MIGUEL GOMES |
A solidão molda-nos a companhia.
Transporta-nos para aquilo que não desejamos transportar, apenas e só porque não nos sabemos caminho, nem caminhantes, apenas fugazes, esbaforidos, errantes.
A solidão molda-nos a alegria.
Como agora, quando a chuva bate no vidro e eu encho o peito, faço de conta que me escondo atrás do pinheiro, sinto a áspera casca e cheiro as recordações de arrancar, na ignorância, aquelas espessas crostas, raspá-las numa pedra e moldar rombudamente um casco de um batel, um barco tímido que soltamos no primeiro regato que nos aparece e vamos, correndo, andando, ao sabor da corrente de um aguaceiro que se faz chuva premente, até vermos felizes no bom rumo de algo que nos saiu das mãos e só aí, no despertar daquele rasto de vida que cai e ao chegar ao horizonte se esvai, percebemos que estamos encharcados, esvaídos em felicidade que chove por fora e pinga por dentro.

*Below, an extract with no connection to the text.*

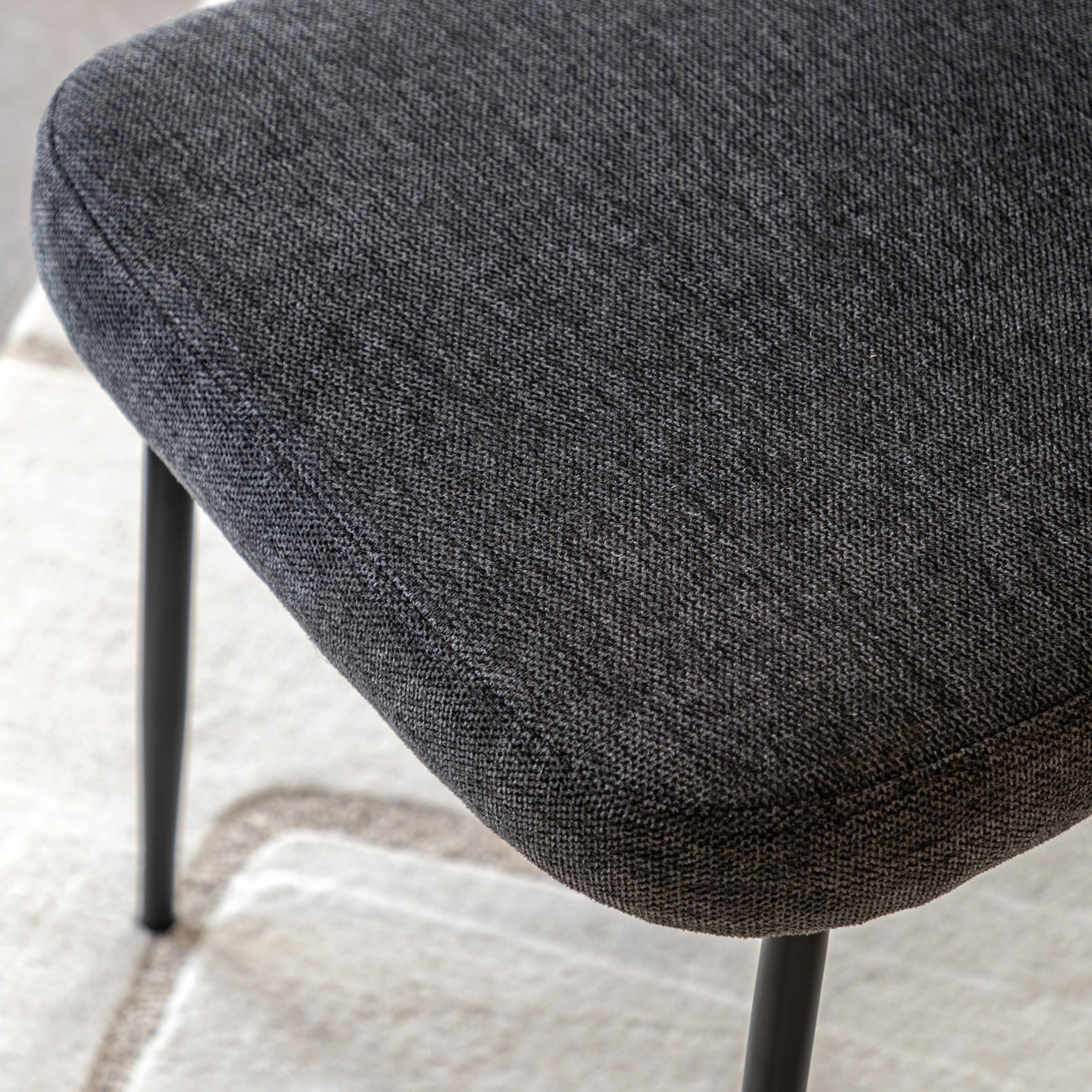 Amos Oppo Dining Chair Charcoal (2pk)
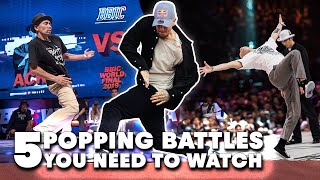 5 Popping Battles You Need To Watch  Red Bull Dance [upl. by Skeie414]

A solidão molda o que nos acorda, a porta que se escancara e o olhar de mãe, terno, que se confunde com a rispidez dos braços que nos despem enquanto colocam a cafeteira de água no fogão, o lume brando e a sussurrar butanicamente as labaredas azuis e amarelas num tuf-tuf assíncrono que se confunde com a sincronicidade dos batimentos do coração que uma mãe tem sempre à mão.
O dia de Inverno traz a forma de um banho quente, um azuleijado tímido e coberto de vapor de água, as sombras muito espartanas que com dificuldade aderem ao embaciado espelho e reflectem o reflexo que não sei ser, tudo, mas tudo serve para nos aquecer, o abraço, a companhia, a mão, a alegria, a imensidão carcereira do infinito que prende à vida.
Quando nos confundimos com o que não existe, o passado e o futuro numa rima em riste, serve-nos o presente enquanto não nos sabemos chover, apenas precipitar sobre a tarde que se quer profícua, inócua, como o vidro comigo condensado, onde nada mais consigo vislumbrar além da rua e das poças de água que me convidam a navegar, erradamente com certeza, sem qualquer assunto para escrever que não seja este, o pequeno que corre lá fora alheio aos avisos pré-programados maternalmente, o sorriso e o calcar das poças de água, as mesmas que lhe respondem com largos e altos salpicos nas pernas e a lama que se vai desprendendo das botas e salta antigraviticamente para o rabo e costas, o barco que vai abanando porque perdeu a tosca vela e agora apenas a vontade e a alegria do puto por ele vela e, antes que se penda para o bueiro fajuto e cheio de bocados de lixo de gente, ou gente de lixo, ultrapassa-o, ajoelha-se no molhado e apanha-o, aquela preciosidade em casca de pinheiro, sem preocupação de dinheiro nem sentido parco, porque ele é a solidão e talvez eu seja o barco.